While Trump temporarily delayed the imposition of some of the harshest tariffs, avoiding a full-blown crisis, the S&P 500 still surged 5.7% last week, marking its best weekly performance since November 2023. However, the index remains 13% below its February 19 all-time high, amid persistent trade tensions between the U.S. and China and uncertainty surrounding tariffs yet to be enforced.
Despite the stock rebound, confidence in U.S. assets has been shaken. Investors spent much of last week dumping Treasury bonds, leading to historic spikes in yields. On April 11 alone: The 10-year Treasury yield jumped 10 basis points, totaling nearly 50bp of gains for the week—the largest one-week spike in 24 years. The 2-year yield rose 12bp, with a total increase of over 30bp for the week.
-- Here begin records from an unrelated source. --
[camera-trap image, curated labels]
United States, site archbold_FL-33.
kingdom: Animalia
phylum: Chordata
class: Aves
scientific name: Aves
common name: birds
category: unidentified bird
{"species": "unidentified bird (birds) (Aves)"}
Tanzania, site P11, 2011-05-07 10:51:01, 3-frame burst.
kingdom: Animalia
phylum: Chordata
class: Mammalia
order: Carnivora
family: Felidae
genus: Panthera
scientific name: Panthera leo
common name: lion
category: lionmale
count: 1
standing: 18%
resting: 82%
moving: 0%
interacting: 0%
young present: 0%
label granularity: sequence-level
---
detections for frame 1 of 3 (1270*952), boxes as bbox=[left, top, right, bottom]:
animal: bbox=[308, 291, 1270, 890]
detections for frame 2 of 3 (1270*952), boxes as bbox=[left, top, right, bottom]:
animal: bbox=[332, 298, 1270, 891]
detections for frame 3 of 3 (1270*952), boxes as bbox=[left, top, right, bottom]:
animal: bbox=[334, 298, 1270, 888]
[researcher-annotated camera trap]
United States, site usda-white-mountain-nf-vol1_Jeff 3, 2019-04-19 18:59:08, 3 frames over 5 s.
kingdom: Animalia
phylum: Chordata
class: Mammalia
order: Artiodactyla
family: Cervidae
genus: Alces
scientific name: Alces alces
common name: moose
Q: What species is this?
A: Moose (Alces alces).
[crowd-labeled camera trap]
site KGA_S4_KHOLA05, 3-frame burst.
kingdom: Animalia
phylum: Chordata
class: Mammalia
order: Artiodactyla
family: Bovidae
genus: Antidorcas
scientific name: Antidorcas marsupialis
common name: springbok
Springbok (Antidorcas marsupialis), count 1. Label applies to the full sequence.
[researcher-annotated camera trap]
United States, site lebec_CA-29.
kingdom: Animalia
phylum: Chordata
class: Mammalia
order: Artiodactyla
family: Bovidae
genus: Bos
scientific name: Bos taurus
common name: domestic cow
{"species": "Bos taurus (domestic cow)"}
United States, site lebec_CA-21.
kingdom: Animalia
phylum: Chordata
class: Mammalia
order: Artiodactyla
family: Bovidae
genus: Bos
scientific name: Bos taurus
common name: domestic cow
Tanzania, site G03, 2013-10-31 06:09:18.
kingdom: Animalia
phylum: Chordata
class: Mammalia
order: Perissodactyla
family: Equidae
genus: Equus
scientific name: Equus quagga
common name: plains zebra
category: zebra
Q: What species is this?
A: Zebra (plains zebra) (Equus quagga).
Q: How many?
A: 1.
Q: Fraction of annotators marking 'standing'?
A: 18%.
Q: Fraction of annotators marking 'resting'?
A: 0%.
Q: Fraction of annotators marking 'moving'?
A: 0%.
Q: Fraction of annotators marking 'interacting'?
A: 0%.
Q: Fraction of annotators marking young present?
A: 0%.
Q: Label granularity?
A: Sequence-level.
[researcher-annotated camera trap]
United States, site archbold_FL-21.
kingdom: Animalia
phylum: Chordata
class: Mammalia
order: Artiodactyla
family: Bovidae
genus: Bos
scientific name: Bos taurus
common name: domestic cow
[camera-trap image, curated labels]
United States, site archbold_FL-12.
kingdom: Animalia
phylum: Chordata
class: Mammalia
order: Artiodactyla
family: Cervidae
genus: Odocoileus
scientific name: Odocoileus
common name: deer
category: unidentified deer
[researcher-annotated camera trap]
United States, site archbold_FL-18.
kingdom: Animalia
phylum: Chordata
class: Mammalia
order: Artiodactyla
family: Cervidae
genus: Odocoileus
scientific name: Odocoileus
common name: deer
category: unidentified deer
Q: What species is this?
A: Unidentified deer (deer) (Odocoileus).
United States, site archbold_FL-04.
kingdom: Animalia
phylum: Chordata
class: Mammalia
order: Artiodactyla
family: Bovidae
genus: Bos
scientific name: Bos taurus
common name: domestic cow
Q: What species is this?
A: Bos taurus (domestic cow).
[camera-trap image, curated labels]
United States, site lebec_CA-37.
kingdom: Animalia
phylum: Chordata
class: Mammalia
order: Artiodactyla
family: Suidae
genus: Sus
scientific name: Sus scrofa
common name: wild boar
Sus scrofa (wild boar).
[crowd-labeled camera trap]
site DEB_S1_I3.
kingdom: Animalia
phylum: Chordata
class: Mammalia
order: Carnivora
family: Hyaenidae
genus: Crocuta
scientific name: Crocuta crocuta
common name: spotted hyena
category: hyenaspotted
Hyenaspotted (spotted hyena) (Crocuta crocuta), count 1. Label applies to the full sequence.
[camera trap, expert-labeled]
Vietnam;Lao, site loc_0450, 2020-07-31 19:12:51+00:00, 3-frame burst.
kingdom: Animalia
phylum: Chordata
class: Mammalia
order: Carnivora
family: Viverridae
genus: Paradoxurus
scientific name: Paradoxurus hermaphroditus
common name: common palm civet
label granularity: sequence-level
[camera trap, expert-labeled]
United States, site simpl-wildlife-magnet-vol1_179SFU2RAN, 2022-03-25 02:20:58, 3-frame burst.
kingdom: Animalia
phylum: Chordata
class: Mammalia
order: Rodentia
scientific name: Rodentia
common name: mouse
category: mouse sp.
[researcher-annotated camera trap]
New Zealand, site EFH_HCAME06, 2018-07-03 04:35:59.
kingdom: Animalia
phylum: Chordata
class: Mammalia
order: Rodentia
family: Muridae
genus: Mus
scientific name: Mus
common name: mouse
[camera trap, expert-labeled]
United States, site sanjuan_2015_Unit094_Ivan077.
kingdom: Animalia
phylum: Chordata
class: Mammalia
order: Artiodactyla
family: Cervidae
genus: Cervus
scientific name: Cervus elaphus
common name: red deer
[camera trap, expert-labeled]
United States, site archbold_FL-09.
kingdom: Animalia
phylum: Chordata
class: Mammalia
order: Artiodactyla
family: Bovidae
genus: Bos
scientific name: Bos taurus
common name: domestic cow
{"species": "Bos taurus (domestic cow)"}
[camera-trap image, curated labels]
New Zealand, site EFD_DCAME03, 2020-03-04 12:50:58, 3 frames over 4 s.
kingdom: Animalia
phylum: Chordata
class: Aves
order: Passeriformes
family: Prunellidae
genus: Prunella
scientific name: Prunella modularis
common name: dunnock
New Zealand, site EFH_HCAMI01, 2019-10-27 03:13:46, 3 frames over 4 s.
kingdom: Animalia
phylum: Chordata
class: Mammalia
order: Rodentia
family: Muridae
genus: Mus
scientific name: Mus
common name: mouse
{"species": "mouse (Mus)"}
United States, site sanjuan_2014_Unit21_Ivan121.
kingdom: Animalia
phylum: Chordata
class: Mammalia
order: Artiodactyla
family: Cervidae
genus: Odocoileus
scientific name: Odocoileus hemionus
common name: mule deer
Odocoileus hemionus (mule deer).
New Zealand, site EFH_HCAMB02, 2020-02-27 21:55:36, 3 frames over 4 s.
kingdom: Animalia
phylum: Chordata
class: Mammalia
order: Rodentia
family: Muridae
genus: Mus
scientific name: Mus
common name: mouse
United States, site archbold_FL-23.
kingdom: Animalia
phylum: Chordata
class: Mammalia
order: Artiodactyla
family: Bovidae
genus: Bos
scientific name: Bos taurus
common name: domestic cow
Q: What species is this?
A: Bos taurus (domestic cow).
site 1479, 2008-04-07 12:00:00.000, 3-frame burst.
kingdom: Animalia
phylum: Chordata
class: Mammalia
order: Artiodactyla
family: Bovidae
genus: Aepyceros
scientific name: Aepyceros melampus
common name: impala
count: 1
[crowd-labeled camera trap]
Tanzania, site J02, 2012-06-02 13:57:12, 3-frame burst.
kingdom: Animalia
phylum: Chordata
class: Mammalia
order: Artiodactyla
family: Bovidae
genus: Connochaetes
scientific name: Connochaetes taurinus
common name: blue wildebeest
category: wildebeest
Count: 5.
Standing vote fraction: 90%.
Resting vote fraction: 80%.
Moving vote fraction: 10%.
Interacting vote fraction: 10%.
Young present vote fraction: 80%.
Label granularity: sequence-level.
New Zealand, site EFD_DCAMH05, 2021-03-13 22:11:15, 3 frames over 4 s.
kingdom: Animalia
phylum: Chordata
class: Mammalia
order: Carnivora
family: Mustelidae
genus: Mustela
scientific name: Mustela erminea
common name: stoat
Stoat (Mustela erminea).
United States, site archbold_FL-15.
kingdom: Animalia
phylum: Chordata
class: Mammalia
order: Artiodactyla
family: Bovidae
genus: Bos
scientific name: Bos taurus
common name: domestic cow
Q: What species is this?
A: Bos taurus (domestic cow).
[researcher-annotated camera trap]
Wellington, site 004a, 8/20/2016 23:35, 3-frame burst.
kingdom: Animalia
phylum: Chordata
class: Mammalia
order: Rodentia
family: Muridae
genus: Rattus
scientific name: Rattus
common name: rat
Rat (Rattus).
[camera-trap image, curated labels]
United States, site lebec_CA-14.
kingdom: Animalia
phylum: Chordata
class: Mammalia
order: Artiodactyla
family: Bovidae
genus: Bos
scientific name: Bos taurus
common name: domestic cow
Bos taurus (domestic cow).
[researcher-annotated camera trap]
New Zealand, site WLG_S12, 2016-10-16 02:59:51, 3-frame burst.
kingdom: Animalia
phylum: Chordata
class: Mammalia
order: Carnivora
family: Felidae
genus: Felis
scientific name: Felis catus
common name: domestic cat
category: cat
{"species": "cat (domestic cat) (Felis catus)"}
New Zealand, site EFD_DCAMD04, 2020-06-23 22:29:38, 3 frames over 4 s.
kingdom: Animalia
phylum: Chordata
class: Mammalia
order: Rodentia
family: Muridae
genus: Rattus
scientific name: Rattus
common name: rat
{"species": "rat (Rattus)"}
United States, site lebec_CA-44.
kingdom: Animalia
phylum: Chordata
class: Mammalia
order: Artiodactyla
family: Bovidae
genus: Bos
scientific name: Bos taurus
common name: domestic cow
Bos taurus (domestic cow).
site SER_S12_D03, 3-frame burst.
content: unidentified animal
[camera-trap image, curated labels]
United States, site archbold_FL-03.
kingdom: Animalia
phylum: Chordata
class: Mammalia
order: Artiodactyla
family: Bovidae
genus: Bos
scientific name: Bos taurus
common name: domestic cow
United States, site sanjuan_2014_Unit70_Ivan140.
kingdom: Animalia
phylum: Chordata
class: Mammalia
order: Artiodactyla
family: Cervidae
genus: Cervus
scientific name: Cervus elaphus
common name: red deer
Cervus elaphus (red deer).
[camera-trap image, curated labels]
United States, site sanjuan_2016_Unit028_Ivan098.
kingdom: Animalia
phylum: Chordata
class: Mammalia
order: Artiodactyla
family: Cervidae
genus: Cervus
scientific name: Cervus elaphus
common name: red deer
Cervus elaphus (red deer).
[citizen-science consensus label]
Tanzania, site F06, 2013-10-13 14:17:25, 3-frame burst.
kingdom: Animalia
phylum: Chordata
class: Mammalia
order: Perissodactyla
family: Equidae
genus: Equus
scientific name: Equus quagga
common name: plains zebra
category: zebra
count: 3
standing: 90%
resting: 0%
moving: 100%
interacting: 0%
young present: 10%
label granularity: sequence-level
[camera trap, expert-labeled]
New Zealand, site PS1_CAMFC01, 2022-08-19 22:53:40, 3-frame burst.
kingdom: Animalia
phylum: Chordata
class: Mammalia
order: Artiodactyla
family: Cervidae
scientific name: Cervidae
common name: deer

The U.S. Dollar Index, which measures the dollar’s strength against six major currencies, plunged to 99.00 before slightly rebounding to 99.81, dipping below the 100 mark for the first time since April 2022.
Rising Expectations for a ‘Fed Put’ Amid Market Volatility
The $29 trillion U.S. Treasury market is a cornerstone of the global financial system. Central banks and major financial institutions worldwide rely heavily on U.S. Treasuries, with short-term bonds often treated as cash equivalents. The selloff signals a loss of trust in U.S. fiscal stability, with concerns mounting that Trump’s tariff policies could destabilize global supply chains and weaken America’s economic fundamentals.
Investors are now counting on a “Fed put”—expecting the Federal Reserve to step in and stabilize the market. The surge in long-term yields has been largely attributed to basis trading dislocations, including margin calls and forced liquidations between spot and futures markets.
On April 11, Federal Reserve Bank of Boston President Susan Collins told the Financial Times, “The Fed is absolutely ready to help stabilize markets if needed.” She acknowledged no current liquidity concerns but affirmed the Fed has tools ready to address any breakdowns in market function or liquidity.
At the White House, press secretary Caroline Leavitt also sought to reassure markets, stating that Treasury Secretary Scott Besant is “closely monitoring the bond market” and is prepared to act if necessary. Talks of reopening negotiations with China further contributed to calming investor anxiety.

At Worst, Even U.S. Reserve Currency Status Could Be at Risk
As tariff tensions escalate, economists warn of ripple effects through inflation, monetary policy, and global trade:
Import Inflation: Tariffs raise import prices, reducing real incomes, which can lead to consumer pullback and economic slowdown.
Policy Constraint: Rising inflation from tariffs may hamper the Fed’s ability to cut rates, undermining efforts to stimulate the economy.
Reduced Trade and Output: Higher tariffs suppress manufacturing and global trade volumes, dragging down global growth.
Negative Wealth Effect: Stock market declines could reduce household wealth, dampening consumption and slowing growth further.
In a worst-case scenario, the U.S. could even lose its status as the world’s reserve currency issuer. Former Treasury Secretary Lawrence Summers warned that America may be facing its “Suez Moment”—a reference to the 1956 Suez Canal crisis, which saw Britain forced to retreat militarily and economically, ultimately ceding its global leadership role and the pound’s reserve status.
Summers cautioned that if Trump continues to escalate the trade war, the U.S. could risk repeating Britain’s fall from hegemonic power.